Passage given:
A UNet(or any other FCN)-based repo for segmentation, especially for binarization.
Alleviating pseudo-touching in attention U-Net-based binarization approach for the historical Tibetan document images(deprecated) and order prediction in IACC-DAR-AlphX-Code.
This repo also hold the Official code of Introduction
This project aims to provide a solution for image segmentation that can be used in many fields, e.g. document binarization. This repo is simple, efficient and flexiable, you can modify anything you want.
Installation
Ensure that the following Python packages have been installed:
pip install numpy
pip install torch
pip install torchvision
pip install opencv-python
pip install tensorboard
pip install tqdm
or just pip install the missing package is more than enough.
Usage
Prepare the data
Set imgs_dir
and masks_dir
to your path.
Here, --input
is the path to the input image and --output
is the path to where the model will write the output.
Training the Model
If you wish to train the model or use your own dataset, follow these steps:
-
Prepare your data as requested.
-
Navigate to the base directory in the terminal and run the following command:
python train.py
Args :
--imgs_dir: Directory of input images
--masks_dir: Directory of GT masks
--dir_checkpoint: Directory to save the checkpoints.

Directions:
1) List every Python package that the UNet segmentation README says to install with pip.
2) Carry the UNet segmentation README forward from its final line, "--dir_checkpoint: Directory to save the checkpoints."
The lines after this point come from a different source than the text above.

Material:
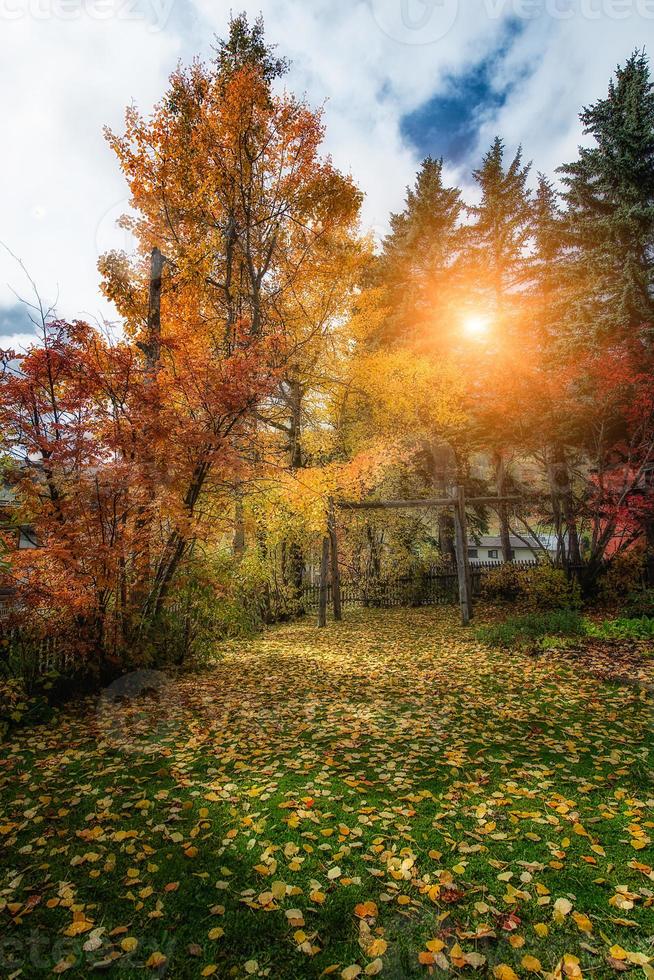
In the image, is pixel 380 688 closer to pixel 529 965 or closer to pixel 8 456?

Final results:
1) numpy, torch, torchvision, opencv-python, tensorboard, tqdm

2)
--input_size: Size of input images
--epoch: Number of epochs for training
--batch_size: Batch size for training
--val_percent: Percentage of validation data
--lr: Learning rate for training
--weight_decay: Weight decay factor for training
--momentum: Momentum factor for the optimizer
You can add those args if needed.
Model Inference
python infer.py
Args :
--imgs_dir: The directory where input images are located.
--out_dir: The directory to save the output images after processing.
--model_pth: The path to the trained network model.
--batch_size: The number of images to process in each batch.
--patch_size: The size of each image patch to be processed, recommand 256.
--bitwise_img_size: The size of the images after bitwise operations. We recommend setting this value to as large as possible.
You can add those args if needed.